Most of the homeless in the Olde Richmond area
seem to be transitory. They pass through the area from various parts of
Kensington and then retreat elsewhere but they are rarely stationary. They are
more like vagabonds on an eternal quest. The danger of a permanent tent city in
Cione Field is about as real as an alien invasion near St. Anne’s cemetery. The
doggy do problem can also be managed if people who saw dog walkers not cleaning
up after their dogs would issue forceful reminders. They used to call this
making a “Citizen’s arrest.”
I doubt whether Cione Playground’s original
designers envisioned the field as a private-only lock down zone for special
recreational activities. Ideally, the Cione fence needs to come down, and the area
needs to be opened like Campbell Square
in Port Richmond and filled with park benches. Area schools should really be responsible
for their own practice fields and not impact a residential area with
restrictions based on their own selfish needs.

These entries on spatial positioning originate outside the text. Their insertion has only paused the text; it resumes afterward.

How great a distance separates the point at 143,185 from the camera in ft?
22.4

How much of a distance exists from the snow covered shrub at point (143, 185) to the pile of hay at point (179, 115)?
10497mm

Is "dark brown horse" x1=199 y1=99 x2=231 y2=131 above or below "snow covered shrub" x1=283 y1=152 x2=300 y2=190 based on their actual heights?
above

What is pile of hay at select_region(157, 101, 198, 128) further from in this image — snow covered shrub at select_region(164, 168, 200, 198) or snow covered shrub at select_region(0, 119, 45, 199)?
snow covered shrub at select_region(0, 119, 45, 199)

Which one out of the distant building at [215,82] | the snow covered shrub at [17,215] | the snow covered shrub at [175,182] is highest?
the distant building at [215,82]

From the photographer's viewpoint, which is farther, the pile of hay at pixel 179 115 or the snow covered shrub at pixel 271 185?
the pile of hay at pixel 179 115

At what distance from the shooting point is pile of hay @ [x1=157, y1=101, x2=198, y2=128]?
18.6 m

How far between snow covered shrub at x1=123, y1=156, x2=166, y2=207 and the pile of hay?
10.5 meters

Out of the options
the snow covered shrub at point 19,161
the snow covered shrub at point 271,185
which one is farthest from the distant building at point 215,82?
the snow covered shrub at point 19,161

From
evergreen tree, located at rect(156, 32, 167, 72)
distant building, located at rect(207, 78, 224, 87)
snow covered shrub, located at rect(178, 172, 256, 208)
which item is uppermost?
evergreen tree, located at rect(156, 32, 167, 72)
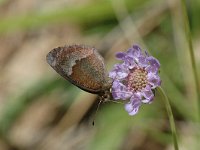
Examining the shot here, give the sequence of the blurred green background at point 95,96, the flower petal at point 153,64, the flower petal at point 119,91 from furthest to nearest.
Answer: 1. the blurred green background at point 95,96
2. the flower petal at point 119,91
3. the flower petal at point 153,64

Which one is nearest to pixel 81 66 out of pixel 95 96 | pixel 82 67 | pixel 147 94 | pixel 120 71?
pixel 82 67

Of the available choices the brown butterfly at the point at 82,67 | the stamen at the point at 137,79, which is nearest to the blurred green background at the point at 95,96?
the stamen at the point at 137,79

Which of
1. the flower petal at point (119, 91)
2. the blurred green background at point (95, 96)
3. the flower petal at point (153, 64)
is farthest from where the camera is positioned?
the blurred green background at point (95, 96)

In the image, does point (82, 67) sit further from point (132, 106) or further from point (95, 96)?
point (95, 96)

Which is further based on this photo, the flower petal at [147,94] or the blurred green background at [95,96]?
the blurred green background at [95,96]

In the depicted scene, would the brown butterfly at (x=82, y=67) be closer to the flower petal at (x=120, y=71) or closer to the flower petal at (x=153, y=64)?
the flower petal at (x=120, y=71)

“Beginning around 1990, many city and town councils began
forcing developers to add open space to their projects,” writes Paul M. Sherec
in The Benefits of Parks. “Still, these open spaces are often effectively
off-limits to the general public; in the vast sprawl around Las Vegas, for
example, the newer subdivisions often have open space at their centers, but
these spaces are hidden inside a labyrinth of winding streets. Residents of
older, low- and middle-income neighborhoods have to get in their cars (if they
have one) and drive to find recreation space.”
So, let’s remove
the padlocks from Cione Field and stop living like we’re in a re-militarized
zone somewhere in the Middle East .
Let’s put the real
meaning of community back into Cione Field.